#### Activity:
Collect all lines from the listing that include the string "marking".
The input Block Start
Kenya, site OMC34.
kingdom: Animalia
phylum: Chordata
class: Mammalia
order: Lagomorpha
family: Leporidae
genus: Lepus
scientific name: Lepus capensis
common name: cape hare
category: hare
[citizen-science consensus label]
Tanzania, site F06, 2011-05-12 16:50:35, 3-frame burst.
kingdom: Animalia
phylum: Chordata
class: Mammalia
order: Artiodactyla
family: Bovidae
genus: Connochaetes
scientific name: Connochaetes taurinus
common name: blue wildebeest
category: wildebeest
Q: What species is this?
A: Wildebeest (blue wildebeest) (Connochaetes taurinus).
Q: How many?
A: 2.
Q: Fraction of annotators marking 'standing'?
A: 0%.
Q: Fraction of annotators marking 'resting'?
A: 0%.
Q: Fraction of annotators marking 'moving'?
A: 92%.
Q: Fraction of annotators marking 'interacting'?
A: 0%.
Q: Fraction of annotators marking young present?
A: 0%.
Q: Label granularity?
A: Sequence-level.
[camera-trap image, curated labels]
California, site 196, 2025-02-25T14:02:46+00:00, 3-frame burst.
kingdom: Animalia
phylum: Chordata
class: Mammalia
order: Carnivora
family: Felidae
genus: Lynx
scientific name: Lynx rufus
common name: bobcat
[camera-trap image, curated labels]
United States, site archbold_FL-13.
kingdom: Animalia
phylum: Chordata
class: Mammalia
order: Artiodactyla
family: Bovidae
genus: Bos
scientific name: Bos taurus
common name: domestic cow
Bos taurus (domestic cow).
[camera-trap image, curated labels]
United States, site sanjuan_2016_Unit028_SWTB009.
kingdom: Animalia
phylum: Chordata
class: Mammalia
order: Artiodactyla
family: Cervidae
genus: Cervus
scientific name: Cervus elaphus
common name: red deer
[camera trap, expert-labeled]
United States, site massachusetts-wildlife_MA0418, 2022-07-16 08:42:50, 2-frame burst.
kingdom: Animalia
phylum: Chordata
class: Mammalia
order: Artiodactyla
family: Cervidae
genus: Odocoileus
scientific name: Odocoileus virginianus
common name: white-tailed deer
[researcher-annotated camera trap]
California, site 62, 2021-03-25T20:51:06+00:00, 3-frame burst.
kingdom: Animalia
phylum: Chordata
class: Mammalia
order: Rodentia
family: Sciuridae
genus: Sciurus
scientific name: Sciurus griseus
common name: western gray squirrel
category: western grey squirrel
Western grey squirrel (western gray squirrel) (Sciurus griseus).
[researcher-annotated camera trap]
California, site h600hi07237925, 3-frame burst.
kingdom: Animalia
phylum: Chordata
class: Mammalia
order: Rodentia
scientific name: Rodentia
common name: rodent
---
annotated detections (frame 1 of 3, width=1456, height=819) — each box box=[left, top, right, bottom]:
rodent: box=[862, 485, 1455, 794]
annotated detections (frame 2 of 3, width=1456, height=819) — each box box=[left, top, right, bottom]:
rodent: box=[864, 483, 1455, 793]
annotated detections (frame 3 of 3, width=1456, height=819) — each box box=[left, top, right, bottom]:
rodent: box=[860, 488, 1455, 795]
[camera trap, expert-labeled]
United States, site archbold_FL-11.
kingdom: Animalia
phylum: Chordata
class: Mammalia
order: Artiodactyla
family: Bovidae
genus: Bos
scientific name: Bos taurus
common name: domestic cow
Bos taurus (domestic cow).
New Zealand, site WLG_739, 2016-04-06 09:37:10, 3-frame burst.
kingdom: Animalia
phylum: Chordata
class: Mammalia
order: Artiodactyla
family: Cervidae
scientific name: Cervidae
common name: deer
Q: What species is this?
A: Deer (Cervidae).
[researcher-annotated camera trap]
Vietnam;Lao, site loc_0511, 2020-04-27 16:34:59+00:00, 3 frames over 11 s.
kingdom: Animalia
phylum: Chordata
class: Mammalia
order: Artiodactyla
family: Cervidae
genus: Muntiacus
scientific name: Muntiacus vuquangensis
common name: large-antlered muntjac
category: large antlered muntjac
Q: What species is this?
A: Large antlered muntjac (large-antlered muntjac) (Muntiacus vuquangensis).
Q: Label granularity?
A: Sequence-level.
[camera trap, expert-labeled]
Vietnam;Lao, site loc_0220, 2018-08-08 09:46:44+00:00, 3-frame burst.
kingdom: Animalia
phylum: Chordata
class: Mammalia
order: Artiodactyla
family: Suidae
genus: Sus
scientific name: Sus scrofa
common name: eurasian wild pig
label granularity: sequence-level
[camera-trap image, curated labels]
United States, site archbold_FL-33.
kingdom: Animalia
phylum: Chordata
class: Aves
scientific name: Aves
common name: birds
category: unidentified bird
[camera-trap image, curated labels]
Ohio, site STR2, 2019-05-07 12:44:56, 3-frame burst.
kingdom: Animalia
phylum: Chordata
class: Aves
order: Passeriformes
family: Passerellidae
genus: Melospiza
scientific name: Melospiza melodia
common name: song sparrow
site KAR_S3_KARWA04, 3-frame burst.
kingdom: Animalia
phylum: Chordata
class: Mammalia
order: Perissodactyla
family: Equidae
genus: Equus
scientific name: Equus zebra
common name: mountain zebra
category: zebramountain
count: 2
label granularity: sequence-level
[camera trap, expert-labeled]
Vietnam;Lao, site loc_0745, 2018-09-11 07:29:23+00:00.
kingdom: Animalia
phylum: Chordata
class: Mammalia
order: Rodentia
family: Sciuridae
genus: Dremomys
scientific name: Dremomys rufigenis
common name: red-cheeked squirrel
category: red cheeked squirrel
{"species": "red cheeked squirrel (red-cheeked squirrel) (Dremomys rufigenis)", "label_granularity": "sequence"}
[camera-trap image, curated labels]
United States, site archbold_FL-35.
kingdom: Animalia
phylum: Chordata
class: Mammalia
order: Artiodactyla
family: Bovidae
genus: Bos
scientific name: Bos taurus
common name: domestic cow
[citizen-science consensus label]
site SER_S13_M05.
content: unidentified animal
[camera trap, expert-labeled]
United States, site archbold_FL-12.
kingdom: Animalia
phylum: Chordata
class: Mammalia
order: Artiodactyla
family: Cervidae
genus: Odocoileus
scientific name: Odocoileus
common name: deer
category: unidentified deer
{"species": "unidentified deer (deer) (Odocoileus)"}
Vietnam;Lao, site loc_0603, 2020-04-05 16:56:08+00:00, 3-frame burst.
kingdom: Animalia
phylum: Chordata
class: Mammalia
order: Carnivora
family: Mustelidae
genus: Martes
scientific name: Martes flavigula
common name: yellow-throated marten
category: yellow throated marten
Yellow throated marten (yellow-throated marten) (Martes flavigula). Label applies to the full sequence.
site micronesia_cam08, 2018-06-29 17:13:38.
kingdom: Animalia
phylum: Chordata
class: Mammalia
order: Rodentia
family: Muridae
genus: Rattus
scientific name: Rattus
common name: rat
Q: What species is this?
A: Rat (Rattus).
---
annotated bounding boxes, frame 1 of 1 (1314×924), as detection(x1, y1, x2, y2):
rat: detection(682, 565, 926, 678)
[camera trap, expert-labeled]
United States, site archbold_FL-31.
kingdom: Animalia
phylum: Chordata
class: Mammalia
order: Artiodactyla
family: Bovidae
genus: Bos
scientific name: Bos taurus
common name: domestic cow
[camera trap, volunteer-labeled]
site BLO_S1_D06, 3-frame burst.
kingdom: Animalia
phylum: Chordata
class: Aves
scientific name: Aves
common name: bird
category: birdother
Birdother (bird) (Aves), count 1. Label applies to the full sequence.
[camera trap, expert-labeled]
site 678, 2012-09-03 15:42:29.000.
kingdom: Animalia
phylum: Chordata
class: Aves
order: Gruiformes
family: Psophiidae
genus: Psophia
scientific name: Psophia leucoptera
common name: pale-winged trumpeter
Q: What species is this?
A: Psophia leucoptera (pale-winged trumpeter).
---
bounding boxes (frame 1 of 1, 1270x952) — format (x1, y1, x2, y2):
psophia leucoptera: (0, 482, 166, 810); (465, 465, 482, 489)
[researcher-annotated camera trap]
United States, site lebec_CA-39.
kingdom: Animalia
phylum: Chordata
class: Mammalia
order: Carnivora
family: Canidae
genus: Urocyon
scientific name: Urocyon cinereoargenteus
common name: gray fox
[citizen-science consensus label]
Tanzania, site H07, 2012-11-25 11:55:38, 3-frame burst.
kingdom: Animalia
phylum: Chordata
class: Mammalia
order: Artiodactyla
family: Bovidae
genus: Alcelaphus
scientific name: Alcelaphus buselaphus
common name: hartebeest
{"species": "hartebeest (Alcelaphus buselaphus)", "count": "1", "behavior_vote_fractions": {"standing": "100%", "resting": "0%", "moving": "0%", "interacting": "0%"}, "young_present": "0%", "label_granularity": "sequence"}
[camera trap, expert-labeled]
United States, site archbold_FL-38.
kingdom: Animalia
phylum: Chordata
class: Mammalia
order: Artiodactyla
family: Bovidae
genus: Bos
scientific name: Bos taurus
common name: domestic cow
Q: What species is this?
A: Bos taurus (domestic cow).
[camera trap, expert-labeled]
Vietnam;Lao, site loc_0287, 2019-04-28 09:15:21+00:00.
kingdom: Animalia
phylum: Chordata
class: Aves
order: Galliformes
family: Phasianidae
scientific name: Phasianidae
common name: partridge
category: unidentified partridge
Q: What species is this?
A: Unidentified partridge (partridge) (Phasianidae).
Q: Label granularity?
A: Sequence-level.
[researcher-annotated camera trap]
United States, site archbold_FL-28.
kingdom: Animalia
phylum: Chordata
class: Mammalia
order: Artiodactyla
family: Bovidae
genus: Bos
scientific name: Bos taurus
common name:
The input Block End
#### Solution:
Q: Fraction of annotators marking 'standing'?
Q: Fraction of annotators marking 'resting'?
Q: Fraction of annotators marking 'moving'?
Q: Fraction of annotators marking 'interacting'?
Q: Fraction of annotators marking young present?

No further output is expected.